Reading text>

- - - -

Thu. Nov 26th, 2020

SEOUL, Oct. 22 (Yonhap) — Japanese film director Naomi Kawase said Thursday that her latest family drama, “True Mothers,” explored through adoption unconventional family relationships based not on parentage.

“I tried to feature a relationship that does not rely on blood ties. This is what I’ve dealt with in many of my previous works,” the director said in an online press conference during the 25th Busan International Film Festival (BIFF) that kicked off Wednesday for a 10-day run in the southern port city of Busan.

“This time, I focused on people who can become a family without biological relationship,” she said.

Based on the Japanese novel “Morning Comes,” “True Mothers” starts with Satoko (Hiromi Nagasaku), the adoptive mother of a six-year old son, receiving a call from a woman who claims that she is the boy’s biological mother and wants him back.

It follows the emotional reactions of the two mothers, one who gave birth to and the other who raised the child for several years, as their daily lives are disrupted.

- - - -

(Saved data entries)
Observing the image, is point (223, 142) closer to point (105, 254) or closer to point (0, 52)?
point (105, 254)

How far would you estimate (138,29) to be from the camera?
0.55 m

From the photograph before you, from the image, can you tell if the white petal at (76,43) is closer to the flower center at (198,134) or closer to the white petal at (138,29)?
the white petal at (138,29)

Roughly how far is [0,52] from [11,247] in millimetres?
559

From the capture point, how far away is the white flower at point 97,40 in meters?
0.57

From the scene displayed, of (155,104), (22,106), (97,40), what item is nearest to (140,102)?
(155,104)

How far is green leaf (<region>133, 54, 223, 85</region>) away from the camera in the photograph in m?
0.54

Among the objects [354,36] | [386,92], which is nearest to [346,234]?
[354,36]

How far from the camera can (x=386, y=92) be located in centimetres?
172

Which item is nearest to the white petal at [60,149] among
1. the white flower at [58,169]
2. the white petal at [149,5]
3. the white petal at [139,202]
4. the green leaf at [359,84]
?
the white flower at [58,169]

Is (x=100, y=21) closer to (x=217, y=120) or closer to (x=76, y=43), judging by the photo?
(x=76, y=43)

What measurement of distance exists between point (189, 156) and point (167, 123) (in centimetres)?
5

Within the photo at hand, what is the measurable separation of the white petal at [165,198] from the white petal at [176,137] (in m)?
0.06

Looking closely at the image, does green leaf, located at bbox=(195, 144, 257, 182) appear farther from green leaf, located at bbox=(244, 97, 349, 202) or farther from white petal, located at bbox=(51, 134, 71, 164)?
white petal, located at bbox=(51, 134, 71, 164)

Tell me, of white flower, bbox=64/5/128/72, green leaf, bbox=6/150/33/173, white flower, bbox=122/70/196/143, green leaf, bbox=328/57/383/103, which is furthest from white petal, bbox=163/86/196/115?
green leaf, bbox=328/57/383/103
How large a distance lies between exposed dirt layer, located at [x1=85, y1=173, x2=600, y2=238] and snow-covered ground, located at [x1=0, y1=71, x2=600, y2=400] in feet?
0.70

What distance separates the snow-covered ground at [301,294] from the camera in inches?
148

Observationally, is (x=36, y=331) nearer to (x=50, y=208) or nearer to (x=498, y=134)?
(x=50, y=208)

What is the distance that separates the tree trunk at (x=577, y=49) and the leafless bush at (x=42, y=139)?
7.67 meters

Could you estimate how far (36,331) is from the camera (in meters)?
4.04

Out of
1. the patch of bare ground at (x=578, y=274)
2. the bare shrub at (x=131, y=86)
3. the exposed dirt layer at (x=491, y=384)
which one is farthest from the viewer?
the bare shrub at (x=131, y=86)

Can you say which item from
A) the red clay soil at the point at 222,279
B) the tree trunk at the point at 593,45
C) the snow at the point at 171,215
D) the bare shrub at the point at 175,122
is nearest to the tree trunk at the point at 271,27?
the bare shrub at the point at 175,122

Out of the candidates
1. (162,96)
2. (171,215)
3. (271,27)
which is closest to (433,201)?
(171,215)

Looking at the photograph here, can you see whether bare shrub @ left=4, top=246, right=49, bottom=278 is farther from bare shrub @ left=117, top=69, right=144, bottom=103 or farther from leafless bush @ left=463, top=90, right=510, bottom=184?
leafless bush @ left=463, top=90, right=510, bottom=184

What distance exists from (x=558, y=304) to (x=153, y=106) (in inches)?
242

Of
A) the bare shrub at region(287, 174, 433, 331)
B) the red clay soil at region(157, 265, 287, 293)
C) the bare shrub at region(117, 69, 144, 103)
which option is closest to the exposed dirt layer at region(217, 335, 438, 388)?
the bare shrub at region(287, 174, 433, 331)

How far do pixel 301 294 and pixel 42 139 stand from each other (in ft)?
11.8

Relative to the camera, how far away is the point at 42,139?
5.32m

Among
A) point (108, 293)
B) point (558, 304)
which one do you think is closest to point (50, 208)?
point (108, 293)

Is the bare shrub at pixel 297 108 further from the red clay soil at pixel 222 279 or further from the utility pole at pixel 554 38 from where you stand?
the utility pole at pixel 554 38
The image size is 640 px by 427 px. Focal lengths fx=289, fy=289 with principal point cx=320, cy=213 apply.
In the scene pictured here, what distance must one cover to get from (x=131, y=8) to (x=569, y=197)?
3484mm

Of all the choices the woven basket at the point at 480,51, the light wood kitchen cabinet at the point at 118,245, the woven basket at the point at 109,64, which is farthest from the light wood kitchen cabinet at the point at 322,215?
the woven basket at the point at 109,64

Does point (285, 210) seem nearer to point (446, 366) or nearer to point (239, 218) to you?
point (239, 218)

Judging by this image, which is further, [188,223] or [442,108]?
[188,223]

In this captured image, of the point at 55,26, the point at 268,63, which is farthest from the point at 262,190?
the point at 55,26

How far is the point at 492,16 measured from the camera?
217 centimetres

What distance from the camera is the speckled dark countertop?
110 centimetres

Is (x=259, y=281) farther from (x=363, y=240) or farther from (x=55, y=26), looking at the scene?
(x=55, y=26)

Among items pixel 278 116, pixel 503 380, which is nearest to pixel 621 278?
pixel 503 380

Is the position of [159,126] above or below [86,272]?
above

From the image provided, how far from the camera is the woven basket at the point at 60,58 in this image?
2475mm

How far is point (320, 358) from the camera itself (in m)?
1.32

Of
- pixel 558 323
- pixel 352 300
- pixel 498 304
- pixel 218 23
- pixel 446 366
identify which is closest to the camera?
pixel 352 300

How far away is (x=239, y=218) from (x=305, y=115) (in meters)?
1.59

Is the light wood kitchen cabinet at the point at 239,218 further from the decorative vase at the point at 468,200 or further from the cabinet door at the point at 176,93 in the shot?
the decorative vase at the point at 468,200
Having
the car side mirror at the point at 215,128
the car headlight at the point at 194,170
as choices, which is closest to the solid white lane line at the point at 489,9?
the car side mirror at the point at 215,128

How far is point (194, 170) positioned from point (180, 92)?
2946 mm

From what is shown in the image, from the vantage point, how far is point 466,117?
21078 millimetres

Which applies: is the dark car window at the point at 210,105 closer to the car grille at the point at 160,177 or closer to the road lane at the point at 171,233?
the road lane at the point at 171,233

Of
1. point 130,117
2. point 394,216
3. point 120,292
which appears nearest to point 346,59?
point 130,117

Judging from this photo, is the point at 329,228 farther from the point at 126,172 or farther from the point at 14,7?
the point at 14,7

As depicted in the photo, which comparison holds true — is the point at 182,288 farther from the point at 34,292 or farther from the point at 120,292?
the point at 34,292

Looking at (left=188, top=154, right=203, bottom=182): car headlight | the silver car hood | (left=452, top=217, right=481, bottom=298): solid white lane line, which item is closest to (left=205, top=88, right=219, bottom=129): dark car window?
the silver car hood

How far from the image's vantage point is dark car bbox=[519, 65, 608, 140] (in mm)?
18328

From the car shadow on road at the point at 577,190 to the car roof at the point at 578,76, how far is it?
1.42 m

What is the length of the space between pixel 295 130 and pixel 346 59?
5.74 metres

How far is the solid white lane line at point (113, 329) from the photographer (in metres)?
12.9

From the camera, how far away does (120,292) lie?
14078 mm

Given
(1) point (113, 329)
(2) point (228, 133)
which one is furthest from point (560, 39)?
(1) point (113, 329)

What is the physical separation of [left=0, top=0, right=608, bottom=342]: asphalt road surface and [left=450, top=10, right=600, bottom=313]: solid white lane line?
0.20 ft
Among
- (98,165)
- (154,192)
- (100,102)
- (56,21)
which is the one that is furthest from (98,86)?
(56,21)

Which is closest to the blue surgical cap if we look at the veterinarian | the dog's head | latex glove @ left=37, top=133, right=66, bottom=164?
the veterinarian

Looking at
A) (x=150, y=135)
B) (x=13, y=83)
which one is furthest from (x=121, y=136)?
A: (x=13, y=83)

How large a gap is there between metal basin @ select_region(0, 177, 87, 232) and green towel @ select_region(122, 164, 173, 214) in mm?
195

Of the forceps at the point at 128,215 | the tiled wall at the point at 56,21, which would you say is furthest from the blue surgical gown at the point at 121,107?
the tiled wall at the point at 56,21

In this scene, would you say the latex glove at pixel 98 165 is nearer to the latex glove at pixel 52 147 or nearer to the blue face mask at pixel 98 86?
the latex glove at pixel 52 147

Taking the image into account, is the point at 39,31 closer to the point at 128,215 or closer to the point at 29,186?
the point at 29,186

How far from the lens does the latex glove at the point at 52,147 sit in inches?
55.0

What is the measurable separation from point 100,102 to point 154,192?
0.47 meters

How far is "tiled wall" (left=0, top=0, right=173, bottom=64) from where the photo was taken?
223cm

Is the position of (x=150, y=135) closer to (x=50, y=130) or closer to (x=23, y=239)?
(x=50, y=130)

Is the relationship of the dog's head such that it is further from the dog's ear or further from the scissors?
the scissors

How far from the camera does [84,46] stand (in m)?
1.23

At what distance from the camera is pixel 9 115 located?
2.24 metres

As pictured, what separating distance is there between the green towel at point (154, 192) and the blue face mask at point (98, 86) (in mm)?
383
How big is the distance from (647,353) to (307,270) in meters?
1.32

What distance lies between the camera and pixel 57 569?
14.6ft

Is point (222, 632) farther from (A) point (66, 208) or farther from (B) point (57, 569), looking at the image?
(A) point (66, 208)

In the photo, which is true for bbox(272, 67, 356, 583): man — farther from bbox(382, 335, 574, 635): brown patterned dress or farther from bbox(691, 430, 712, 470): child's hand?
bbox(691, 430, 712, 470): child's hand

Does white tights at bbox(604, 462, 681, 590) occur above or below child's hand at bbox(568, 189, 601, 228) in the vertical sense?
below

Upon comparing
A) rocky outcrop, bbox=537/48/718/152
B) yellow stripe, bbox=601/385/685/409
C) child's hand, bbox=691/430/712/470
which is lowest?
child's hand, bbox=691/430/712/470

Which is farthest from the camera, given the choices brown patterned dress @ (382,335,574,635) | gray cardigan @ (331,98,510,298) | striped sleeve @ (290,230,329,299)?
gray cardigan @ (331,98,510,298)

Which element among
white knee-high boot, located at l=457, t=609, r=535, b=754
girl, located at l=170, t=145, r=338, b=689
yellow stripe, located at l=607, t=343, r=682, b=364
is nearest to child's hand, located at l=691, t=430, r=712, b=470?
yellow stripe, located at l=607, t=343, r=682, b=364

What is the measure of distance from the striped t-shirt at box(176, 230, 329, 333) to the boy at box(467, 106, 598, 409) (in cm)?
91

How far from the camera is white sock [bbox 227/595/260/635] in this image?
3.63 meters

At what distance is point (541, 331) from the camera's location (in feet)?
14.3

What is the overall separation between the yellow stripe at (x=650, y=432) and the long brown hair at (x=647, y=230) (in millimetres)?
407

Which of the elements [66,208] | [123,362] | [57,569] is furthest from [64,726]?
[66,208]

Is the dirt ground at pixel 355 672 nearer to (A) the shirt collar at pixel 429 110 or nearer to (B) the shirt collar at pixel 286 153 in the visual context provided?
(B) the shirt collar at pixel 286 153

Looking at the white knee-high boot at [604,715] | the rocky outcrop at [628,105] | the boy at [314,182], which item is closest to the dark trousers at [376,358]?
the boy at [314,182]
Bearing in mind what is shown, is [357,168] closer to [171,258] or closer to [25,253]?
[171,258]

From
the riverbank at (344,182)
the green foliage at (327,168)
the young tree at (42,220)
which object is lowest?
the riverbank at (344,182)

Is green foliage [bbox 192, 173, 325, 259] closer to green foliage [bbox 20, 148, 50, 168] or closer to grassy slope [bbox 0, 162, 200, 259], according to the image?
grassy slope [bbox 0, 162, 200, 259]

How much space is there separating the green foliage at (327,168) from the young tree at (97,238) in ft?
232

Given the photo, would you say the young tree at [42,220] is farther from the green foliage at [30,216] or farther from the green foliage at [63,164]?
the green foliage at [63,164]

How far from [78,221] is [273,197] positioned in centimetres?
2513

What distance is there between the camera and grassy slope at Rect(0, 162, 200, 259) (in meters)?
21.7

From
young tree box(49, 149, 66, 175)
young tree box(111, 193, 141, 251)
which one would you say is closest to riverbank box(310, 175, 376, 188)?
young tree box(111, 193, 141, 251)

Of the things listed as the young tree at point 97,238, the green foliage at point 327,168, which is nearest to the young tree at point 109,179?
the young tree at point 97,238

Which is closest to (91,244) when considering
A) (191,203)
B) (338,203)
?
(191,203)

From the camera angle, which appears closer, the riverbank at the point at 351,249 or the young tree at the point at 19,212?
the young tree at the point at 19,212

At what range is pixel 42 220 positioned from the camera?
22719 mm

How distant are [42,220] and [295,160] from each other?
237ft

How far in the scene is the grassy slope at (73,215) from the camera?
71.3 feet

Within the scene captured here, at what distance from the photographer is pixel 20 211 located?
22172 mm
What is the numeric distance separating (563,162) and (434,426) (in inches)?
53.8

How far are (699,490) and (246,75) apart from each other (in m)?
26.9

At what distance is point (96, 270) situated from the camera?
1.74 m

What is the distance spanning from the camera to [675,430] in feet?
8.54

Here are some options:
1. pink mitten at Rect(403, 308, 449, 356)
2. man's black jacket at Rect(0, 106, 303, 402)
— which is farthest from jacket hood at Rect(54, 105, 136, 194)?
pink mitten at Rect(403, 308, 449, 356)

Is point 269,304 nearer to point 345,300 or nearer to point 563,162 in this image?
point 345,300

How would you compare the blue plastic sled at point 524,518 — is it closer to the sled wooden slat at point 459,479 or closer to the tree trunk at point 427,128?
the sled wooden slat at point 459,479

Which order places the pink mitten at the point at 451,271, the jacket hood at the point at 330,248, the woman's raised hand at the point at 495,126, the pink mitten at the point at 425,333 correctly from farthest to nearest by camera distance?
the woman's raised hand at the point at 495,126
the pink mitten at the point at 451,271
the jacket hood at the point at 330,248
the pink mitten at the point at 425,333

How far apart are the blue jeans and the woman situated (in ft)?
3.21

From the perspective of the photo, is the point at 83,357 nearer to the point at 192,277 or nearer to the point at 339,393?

- - - -

Problems and tasks>
**1.** In the article on Naomi Kawase's film, what novel is "True Mothers" based on?
**2.** Write the next part of the article on Naomi Kawase's film, picking up after its final sentence.

Answers per task>
**1.** It is based on the Japanese novel "Morning Comes."

**2.**
“True Mothers,” an official selection of the 2020 Cannes Film Festival, was shown at the Gala Presentation section of BIFF on Thursday.

The director, who won the Grand Prix at Cannes for “The Mourning Forest” (2007), said she knows very well that there is still a long way to go before people become accustomed to such type of a family in conservative Japan, where people still adamantly adhere to the blood ties and are reluctant to adopt.

“There is the national adoption system in Japan but few people are aware of it,” she said. “People strongly want a son to extend the family tree and it is hard for a sterile person to get married.”

The 51-year old director, who is also well known as a documentary filmmaker, used both fictional and non-fictional methods to depict the story in an effort to ease viewers’ possibly negative feelings about adoption and teenage pregnancy.

“As it has its original story, I made efforts not to lose the fictional storyline,” Kawase said. “But at the same time, I thought I can cross the line between fiction and documentary. It’s like I can bring the audience to the fictional world from reality.”

The Japanese director celebrated the opening of BIFF despite the COVID-19 pandemic that led the festival to employ a reduced hybrid format in which all outdoor events, like the opening and closing ceremonies, were canceled.

But she said she has found a glimmer of hope for a more interconnected world, as people are seeking ways to communicate through technology.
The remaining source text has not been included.